The roles of Hedgehog, Wingless, Dpp/TFGβ and Notch signaling in the nervous system

Pathway Neuronal specification Neuronal migration Growth cone guidance Synapse formation Neuronal stem cell maintenance
Hedgehog Mammals182 and flies183 ND Mammals182 Flies183 Mammals182 and flies184
Wingless Mammals185 and flies186 Mammals185 Mammals185 Mammals185, 187 and flies188 Mammals185
Dpp/TGFβ Mammals189 and flies190, 191 Mammals189 Mammals189 and flies192, 193 Mammals189 and flies194 Mammals195, 196 and flies184
Notch Mammals197 and flies37, 198, 199 Mammals197 Flies200 Flies201 Mammals184 and flies184

Dpp, Decapentaplegic; ND, not determined; TGFβ, Tumor growth factor-β

Genetic screens in the early nineties also led to the identification of mutations that affect growth cone guidance54, leading to the discovery of the roundabout or Robo pathway55. This pathway controls the crossing of growth cones of pioneering neurons across the midline of the nervous system in flies and mice. Similarly, another set of growth cone guidance proteins that have a repulsive role, the semaphorins, were discovered simultaneously in flies56 and chick, where the founding member was named collapsin57. As is the case for many signaling pathways with pleiotropic roles, these signaling pathways do not only affect growth cone guidance but also other processes such as vascular development and tumor growth in vertebrates58.

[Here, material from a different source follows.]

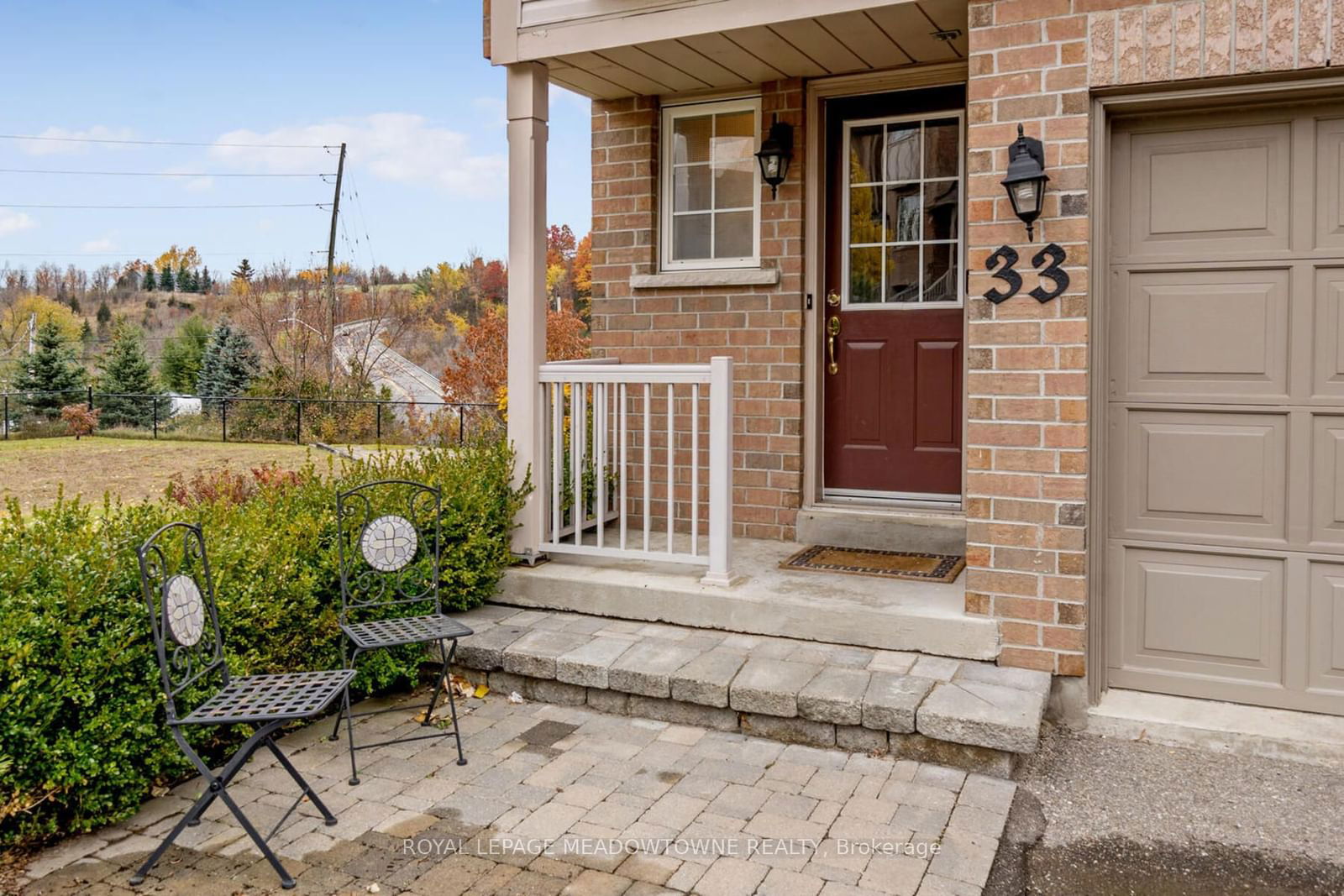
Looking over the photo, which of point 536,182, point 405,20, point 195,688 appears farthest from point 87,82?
point 195,688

THE MOLECULAR BASIS OF BEHAVIOR

The successful application of genetics to dissect the structure and function of prokaryotic genes in the fifties and sixties prompted Benzer to venture into a new area. He reasoned that as genetics could be used to dissect the principles of inheritance and development, a systematic genetic analysis of fly behavior should yield genes that control neuronal function. This simple but powerful idea, combined with an efficient protocol for chemical mutagenesis47, initiated the field of behavioral neurogenetics.

Circadian rhythms

Benzer ventured into this field in 1967 when he described a simple behavioral assay that is still used today: the light countercurrent assay59, a quantitative method to fractionate populations of flies according to their behavioral responses when exposed to light on repeated trials. He then used ethyl methane sulfonate (EMS) to induce mutations and screened for mutants with defective phototaxis. He isolated several X-chromosome mutations and argued that similar screens and assays could identify mutants that are impaired in gravity, odor or sound perception. This work convinced many of his students and contemporaries that genetics could be used to tackle questions regarding the molecular basis of behavior that were difficult, if not impossible, to address at the time.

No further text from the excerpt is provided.